• **Try it**: Copy every line of the records below that holds the word "genus".

[Data for this exercise — start]

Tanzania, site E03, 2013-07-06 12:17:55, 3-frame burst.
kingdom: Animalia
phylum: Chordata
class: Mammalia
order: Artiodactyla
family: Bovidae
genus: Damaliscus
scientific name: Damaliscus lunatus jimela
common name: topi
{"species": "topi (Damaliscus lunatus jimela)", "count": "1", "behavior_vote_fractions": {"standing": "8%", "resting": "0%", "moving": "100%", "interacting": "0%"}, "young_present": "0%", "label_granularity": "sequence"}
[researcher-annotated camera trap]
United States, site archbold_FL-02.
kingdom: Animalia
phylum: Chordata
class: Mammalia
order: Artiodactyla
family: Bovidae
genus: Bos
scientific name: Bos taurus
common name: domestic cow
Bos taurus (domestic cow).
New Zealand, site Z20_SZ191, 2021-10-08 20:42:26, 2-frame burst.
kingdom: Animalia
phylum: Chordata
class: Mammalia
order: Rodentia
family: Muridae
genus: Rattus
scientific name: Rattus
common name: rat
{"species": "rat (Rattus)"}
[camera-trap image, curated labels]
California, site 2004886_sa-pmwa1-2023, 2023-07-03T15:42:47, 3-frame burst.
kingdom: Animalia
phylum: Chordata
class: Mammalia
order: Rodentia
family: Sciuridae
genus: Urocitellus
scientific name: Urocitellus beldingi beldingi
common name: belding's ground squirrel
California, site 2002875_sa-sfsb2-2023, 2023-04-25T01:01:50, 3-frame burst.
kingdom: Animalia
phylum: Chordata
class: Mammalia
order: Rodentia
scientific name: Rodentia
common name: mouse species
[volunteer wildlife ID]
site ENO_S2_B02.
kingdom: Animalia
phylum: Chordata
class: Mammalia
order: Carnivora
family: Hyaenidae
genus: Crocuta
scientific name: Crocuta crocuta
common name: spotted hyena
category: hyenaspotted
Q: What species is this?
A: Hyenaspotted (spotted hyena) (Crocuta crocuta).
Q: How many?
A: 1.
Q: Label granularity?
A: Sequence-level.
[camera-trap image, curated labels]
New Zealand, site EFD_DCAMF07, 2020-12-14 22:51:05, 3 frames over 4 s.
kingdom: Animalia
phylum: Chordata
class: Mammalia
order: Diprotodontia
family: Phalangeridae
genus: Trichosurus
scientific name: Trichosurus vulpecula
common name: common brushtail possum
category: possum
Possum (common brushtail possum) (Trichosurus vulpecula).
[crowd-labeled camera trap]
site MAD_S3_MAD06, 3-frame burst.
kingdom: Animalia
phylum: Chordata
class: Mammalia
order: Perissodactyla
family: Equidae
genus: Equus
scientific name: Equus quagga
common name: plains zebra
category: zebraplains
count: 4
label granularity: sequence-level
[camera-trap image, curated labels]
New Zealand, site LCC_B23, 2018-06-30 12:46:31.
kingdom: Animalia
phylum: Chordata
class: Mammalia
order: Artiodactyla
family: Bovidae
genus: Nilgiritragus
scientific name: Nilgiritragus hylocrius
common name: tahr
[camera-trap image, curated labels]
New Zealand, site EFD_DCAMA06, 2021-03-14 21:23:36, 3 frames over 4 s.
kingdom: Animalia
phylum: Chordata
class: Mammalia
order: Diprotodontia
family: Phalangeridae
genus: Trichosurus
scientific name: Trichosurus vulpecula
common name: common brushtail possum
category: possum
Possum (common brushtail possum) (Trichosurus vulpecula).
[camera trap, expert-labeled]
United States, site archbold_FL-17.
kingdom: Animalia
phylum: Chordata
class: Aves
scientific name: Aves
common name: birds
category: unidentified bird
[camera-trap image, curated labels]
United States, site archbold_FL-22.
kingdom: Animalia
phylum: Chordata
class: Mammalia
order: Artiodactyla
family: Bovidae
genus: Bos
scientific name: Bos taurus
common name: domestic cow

[Data for this exercise — finish]

• **Problem solution**:
genus: Damaliscus
genus: Bos
genus: Rattus
genus: Urocitellus
genus: Crocuta
genus: Trichosurus
genus: Equus
genus: Nilgiritragus
genus: Trichosurus
genus: Bos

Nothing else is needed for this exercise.